Macduff's son is viewed as a symbol of the youthful innocence Macbeth hates and fears, and the scene has been compared by one critic to the biblical Massacre of the Innocents. He is described as an "egg" by his murderer, further emphasising on his youth before his imminent death.

== Role in the play ==
In 4.2, Lady Macduff bewails her husband's desertion of home and family, then falsely tells her son that his father is dead. The boy does not believe her and says that if his father were really dead, she'd cry for him, and if she didn't then it would "be a good sign that I should quickly have a new father." Macbeth's henchmen arrive, and, when they declare Macduff a traitor, the boy leaps forward to defend his absent father. One of the henchmen stabs the boy who cries to his mother as he dies, "Run away, I pray you!". This highlights the loyalty, affection and love which make up this character.

== Analysis ==
The murderer cries as he stabs the boy, "What, you egg! ... Young fry of treachery!" This hints at the reason Macbeth is so eager to have him killed. Macbeth, seeing that, as the Three Witches foretold, he is destined to be king with no offspring to inherit his throne, is determined to kill the offspring of others, including Fleance and Macduff's son.

The tension that exists between Fleance, Banquo's son, and Macbeth would be made stronger by the existence of a child of Macbeth, should he be portrayed as having one—whether his own natural son, or adopted. As Lady Macbeth says "I have given suck, and know / How tender 'tis to love the babe that milks me". Seeing Macbeth in a fatherly perspective produces a combination of both tender and ambitious fatherliness in him. All that Macbeth does to others' sons in the play, then, is for his own heir. (Lady Macbeth, at least, has had a child, but no actual son of Macbeth is mentioned in the play—the "babe" may have been a girl, or died young, or—more likely—been a reference to his historical stepson Lulach, from Lady Macbeth's previous marriage, Macbeth's heir but not his own son.) Some productions show this tenderness by having Macbeth frequently pat Fleance on the head, or attempt to do so, but be denied it when Fleance withdraws to his father.
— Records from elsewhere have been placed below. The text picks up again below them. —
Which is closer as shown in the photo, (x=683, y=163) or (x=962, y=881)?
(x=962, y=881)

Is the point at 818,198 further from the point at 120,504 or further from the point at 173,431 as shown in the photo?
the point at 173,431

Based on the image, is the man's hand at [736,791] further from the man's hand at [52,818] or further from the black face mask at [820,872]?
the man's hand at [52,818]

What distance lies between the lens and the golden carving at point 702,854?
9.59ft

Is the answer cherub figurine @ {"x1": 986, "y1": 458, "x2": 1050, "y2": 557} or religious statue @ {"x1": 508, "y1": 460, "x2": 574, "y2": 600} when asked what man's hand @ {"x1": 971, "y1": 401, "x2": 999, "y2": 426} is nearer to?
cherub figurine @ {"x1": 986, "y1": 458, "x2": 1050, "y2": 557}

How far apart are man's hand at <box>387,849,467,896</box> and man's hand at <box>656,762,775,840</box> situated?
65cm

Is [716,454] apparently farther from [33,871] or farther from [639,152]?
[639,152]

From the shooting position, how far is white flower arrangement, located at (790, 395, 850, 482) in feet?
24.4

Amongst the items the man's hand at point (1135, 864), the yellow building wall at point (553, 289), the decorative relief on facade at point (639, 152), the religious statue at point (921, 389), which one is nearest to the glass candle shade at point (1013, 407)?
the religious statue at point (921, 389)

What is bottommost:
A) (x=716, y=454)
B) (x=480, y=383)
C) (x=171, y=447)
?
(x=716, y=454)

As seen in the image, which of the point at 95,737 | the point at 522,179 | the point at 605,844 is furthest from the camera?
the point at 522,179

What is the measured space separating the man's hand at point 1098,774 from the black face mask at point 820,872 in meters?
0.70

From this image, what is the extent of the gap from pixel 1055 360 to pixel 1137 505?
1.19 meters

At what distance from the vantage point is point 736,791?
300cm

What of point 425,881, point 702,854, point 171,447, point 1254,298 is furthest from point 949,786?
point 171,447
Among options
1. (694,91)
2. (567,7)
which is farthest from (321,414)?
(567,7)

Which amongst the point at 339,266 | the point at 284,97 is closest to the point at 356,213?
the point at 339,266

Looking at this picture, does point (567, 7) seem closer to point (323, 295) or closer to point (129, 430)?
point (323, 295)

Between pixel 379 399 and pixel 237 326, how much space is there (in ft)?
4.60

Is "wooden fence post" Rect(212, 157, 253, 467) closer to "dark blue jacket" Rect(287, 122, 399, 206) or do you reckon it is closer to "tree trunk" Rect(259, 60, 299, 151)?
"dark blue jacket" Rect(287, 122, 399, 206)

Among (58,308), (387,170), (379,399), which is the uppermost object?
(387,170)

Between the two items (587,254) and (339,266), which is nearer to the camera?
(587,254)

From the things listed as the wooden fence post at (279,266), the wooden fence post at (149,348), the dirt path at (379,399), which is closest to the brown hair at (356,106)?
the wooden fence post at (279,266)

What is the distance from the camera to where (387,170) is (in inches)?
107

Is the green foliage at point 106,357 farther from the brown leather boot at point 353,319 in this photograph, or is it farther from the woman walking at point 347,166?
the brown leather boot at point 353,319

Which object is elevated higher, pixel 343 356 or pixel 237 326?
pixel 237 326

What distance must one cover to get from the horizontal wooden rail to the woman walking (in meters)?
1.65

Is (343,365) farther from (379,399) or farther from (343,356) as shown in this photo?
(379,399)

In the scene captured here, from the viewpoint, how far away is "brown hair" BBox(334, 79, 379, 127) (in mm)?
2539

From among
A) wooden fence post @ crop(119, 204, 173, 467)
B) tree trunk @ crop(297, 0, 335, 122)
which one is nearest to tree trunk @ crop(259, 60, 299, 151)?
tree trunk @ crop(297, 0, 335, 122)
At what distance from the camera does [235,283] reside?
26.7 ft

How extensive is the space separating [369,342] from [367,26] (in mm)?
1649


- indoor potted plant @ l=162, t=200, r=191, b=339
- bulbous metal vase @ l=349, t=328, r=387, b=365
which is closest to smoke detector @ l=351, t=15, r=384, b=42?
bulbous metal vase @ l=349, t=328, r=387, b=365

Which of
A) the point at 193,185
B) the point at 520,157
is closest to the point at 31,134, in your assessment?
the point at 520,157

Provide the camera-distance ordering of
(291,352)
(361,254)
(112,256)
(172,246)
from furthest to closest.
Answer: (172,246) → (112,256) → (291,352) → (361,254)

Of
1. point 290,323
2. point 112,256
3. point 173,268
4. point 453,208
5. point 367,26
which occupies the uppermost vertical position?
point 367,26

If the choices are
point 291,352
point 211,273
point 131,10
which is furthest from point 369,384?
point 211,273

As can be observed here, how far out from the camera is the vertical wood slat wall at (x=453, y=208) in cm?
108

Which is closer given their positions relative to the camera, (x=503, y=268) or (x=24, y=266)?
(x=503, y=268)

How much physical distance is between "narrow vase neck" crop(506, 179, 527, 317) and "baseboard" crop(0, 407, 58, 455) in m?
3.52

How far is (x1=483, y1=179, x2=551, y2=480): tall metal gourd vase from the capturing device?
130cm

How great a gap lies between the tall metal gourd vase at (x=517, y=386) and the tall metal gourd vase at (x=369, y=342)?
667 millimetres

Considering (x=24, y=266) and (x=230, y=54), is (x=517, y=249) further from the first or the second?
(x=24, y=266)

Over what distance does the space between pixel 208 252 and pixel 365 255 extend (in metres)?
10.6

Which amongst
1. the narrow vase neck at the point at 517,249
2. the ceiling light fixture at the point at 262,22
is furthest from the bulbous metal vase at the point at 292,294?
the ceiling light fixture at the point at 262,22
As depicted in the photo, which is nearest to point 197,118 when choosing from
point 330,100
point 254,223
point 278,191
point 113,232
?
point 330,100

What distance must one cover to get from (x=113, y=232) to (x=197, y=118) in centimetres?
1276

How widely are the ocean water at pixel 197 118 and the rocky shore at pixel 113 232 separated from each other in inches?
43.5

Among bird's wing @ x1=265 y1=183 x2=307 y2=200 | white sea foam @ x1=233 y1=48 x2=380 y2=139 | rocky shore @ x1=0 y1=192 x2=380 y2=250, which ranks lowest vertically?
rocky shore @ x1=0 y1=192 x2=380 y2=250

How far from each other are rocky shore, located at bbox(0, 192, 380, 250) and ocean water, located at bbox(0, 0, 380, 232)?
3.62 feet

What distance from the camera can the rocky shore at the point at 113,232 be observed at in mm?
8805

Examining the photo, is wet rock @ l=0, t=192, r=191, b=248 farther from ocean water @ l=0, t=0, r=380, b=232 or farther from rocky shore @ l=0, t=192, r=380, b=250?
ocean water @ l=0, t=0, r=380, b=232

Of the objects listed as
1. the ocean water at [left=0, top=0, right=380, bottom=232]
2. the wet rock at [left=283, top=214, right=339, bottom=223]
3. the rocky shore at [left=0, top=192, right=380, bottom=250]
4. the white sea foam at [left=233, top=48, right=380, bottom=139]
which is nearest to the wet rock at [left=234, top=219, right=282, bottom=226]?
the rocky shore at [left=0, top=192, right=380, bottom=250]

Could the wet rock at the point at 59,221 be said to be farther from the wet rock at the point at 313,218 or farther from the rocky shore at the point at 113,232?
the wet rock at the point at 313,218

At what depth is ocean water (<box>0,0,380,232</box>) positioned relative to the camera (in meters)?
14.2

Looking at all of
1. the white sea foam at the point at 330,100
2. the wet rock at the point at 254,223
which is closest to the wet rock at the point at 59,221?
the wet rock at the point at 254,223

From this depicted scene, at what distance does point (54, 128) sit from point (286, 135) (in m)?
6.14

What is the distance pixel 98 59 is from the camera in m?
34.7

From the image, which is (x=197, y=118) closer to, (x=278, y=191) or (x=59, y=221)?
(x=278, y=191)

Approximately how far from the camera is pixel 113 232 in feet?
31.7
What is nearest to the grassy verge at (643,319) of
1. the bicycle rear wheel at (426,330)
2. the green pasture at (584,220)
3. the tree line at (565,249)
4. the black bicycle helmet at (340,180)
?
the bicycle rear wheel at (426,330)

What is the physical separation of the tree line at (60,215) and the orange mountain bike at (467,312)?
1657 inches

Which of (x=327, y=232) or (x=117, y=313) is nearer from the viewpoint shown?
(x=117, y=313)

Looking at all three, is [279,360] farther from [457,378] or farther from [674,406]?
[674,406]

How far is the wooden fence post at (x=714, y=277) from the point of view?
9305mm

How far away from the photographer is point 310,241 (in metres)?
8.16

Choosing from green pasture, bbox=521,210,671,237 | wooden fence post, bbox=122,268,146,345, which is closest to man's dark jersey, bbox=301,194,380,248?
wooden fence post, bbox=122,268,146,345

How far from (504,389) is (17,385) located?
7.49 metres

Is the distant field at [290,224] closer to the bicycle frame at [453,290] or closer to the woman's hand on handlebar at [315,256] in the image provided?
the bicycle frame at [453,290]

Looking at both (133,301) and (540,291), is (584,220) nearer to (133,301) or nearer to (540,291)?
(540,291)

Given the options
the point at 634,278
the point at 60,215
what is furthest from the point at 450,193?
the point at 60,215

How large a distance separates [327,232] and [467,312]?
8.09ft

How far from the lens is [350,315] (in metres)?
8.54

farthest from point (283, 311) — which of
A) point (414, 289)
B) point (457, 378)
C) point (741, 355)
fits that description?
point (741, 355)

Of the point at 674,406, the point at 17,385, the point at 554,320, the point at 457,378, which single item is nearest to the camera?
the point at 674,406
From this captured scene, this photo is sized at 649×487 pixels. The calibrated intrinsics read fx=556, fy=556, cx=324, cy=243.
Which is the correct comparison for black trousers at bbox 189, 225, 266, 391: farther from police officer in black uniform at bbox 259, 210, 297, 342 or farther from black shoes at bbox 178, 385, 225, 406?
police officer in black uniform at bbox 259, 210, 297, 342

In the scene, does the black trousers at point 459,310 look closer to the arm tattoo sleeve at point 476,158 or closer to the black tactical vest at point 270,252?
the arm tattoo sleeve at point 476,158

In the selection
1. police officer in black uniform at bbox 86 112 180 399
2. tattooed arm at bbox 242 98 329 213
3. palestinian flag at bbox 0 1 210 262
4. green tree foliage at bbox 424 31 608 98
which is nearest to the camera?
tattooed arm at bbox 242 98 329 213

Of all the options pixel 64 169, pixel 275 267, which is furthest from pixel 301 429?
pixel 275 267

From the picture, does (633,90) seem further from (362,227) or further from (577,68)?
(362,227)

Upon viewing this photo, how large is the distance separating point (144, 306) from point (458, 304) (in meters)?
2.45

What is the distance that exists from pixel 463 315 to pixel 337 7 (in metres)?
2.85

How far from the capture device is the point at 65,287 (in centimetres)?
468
This rivalry between groups of fathers and sons (Banquo and Fleance, Macduff and his son, Macbeth and his lack of a son) is seen as an important theme of the play.

One scholar views the scene as parallel to the Massacre of the Innocents, in which Herod had the children of Bethlehem killed to protect his throne. The boy's innocent image is strengthened by his mother calling him "poor monkey" and a "prattler".

Throughout the play, Macbeth is concerned with controlling the future. Since children are symbolic of the future, they represent his biggest threat. Macduff's son, in his bold denunciation of the murderers, is a strong symbol of the danger Macbeth faces. Paradoxically, the more Macbeth tries to rid himself of the human emotions (compassion, love) that lead to children, the less capable he is of meeting this threat and controlling his future.

== Performances ==
Orson Welles' daughter, Christopher, played the role of Macduff's son in her father's controversial 1948 film adaptation of the play.

In PBS's Great Performances TV movie of Macbeth, with Patrick Stewart as Macbeth, set in a nameless 20th-century militaristic society, Macduff's son is played by Hugo Docking.